━━━━━ Dataset

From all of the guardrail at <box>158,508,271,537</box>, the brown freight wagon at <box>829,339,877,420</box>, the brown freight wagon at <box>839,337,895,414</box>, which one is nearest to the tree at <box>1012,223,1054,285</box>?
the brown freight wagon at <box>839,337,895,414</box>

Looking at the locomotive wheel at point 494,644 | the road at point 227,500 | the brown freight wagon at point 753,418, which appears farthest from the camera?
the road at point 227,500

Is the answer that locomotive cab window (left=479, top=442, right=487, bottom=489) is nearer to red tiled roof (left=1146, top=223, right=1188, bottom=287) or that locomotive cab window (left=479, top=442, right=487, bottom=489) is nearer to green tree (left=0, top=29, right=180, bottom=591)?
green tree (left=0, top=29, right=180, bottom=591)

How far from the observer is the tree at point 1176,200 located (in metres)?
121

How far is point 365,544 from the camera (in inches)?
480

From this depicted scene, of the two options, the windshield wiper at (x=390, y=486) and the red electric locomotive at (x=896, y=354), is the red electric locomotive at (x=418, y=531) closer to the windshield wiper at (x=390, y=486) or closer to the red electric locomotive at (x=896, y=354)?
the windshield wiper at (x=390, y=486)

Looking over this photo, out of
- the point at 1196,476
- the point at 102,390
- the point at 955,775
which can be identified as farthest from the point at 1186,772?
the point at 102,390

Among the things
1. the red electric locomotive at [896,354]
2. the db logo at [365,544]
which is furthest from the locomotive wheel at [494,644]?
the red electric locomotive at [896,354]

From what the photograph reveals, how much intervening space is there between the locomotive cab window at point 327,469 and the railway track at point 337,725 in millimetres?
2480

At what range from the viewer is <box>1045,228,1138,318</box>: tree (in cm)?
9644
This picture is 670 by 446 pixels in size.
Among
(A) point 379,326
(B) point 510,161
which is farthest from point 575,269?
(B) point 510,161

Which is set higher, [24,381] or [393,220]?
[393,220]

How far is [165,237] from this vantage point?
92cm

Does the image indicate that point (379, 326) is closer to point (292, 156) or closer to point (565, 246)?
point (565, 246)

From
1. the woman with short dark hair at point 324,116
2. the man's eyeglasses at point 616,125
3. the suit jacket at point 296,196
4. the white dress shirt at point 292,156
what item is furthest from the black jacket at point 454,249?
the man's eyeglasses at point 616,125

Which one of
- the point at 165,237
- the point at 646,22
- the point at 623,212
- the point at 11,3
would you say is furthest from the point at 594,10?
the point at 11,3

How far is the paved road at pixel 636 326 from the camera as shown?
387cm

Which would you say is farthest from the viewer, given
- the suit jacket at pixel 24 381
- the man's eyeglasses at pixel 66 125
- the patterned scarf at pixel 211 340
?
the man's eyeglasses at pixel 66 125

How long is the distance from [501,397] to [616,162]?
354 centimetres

━━━━━━━━━━

■ Task directions
Put every line above into a JSON list of strings, one string for each line, and leave out the blank lines.

■ Response to this task
[
  "From all of the guardrail at <box>158,508,271,537</box>, the brown freight wagon at <box>829,339,877,420</box>, the brown freight wagon at <box>839,337,895,414</box>, which one is nearest to the tree at <box>1012,223,1054,285</box>?",
  "the brown freight wagon at <box>839,337,895,414</box>",
  "Looking at the locomotive wheel at point 494,644 | the road at point 227,500 | the brown freight wagon at point 753,418, which appears farthest from the camera?",
  "the road at point 227,500",
  "Is the answer that locomotive cab window (left=479, top=442, right=487, bottom=489) is nearer to red tiled roof (left=1146, top=223, right=1188, bottom=287) or that locomotive cab window (left=479, top=442, right=487, bottom=489) is nearer to green tree (left=0, top=29, right=180, bottom=591)?",
  "green tree (left=0, top=29, right=180, bottom=591)",
  "How far from the observer is the tree at point 1176,200 located (in metres)?",
  "121",
  "How far is point 365,544 from the camera (in inches)?",
  "480",
  "From this depicted scene, of the two options, the windshield wiper at (x=390, y=486) and the red electric locomotive at (x=896, y=354), is the red electric locomotive at (x=418, y=531) closer to the windshield wiper at (x=390, y=486) or closer to the red electric locomotive at (x=896, y=354)?",
  "the windshield wiper at (x=390, y=486)",
  "Looking over this photo, out of",
  "- the point at 1196,476",
  "- the point at 102,390",
  "- the point at 955,775",
  "which can be identified as farthest from the point at 1186,772?",
  "the point at 102,390",
  "Among the things",
  "1. the red electric locomotive at [896,354]",
  "2. the db logo at [365,544]",
  "which is furthest from the locomotive wheel at [494,644]?",
  "the red electric locomotive at [896,354]",
  "From what the photograph reveals, how much intervening space is there between the locomotive cab window at point 327,469 and the railway track at point 337,725 in millimetres?",
  "2480",
  "At what range from the viewer is <box>1045,228,1138,318</box>: tree (in cm)?",
  "9644",
  "This picture is 670 by 446 pixels in size.",
  "Among",
  "(A) point 379,326",
  "(B) point 510,161",
  "which is farthest from point 575,269?",
  "(B) point 510,161",
  "Which is set higher, [24,381] or [393,220]?",
  "[393,220]",
  "How far is [165,237] from this vantage point?",
  "92cm",
  "Does the image indicate that point (379, 326) is closer to point (292, 156) or closer to point (565, 246)?",
  "point (565, 246)",
  "From",
  "1. the woman with short dark hair at point 324,116",
  "2. the man's eyeglasses at point 616,125",
  "3. the suit jacket at point 296,196",
  "4. the white dress shirt at point 292,156",
  "what item is furthest from the black jacket at point 454,249?",
  "the man's eyeglasses at point 616,125",
  "Which one of",
  "- the point at 165,237",
  "- the point at 646,22",
  "- the point at 623,212",
  "- the point at 11,3",
  "would you say is furthest from the point at 594,10?",
  "the point at 11,3",
  "How far is the paved road at pixel 636 326 from the camera as shown?",
  "387cm",
  "Which would you say is farthest from the viewer, given",
  "- the suit jacket at pixel 24 381",
  "- the man's eyeglasses at pixel 66 125",
  "- the patterned scarf at pixel 211 340",
  "?",
  "the man's eyeglasses at pixel 66 125",
  "How long is the distance from [501,397] to [616,162]?",
  "354 centimetres"
]